China Has a Youth Unemployment Problem; Guangdong Province Spearheads a Plan to Send 300,000 Youth to the Countryside by the End of 2025

Since the National Bureau of Statistics of China (NBS) started to publish the country’s monthly unemployment rate in January 2018, the unemployment rate for young urban workers aged 16-24 (including migrant workers living in urban areas) over the past five years has increased from 11% in January 2018 to 19.9% in July 2022, then decreased slightly to 18.1% in February 2023.

When Mao Zedong launched the Cultural Revolution in 1966, he mobilized college, middle and high school students to be the vanguard revolutionaries known as the “Red Guards” to destroy the country’s bureaucratic system, or the “capitalist-roaders,” as well as the “five black categories.” Schools closed and colleges ceased to admit students. By 1967, violent fighting broke out among factions of Red Guards. By the fall of 1968, Mao wanted to resume some degree of normalcy and rein in the political fanaticism, but the economy had been wrecked and there were no jobs for young people. In December 1968, Mao ordered urban students who had graduated from secondary schools in 1966, 1967, and 1968 to be “sent up to the mountains and down to the countryside” (上山下乡). Millions of youth from large urban centers such as Shanghai and Beijing were sent to China’s remote provinces and backwater regions. In the years that followed, the “send-down” policy was expanded nationwide and wasn’t terminated until 1978.

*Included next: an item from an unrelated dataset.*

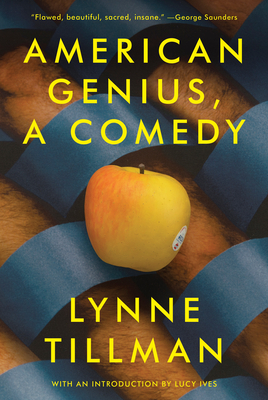 American Genius: A Comedy Cover Image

Contrary to the image popularized by the state media and influencers such as Li Ziqi (李子柒), the Chinese countryside is no idyllic paradise. On the contrary, China’s two-tier urban vs. rural household registration system has long functioned as a veritable caste structure that treats more than half of the population as second-class citizens with little access to health and social benefits; until roughly three decades ago, rural Chinese wholly lacked the freedom to seek jobs or live in cities. During the 40 years of reform and opening up, rural labor has built roads, bridges and buildings, and manned factories humming all over China. Yet according to former premier Li Keqiang, there are still 600 million Chinese whose monthly income is below 1,000 yuan (about USD$150). For rural parents, the most important achievement of sending their children to college is that their offspring will forever be freed from the curse of being in the countryside. Young rural Chinese, especially those with college degrees, also find themselves under considerable pressure to make it in the cities, rather than go back to the countryside and become a “disgrace” to their families.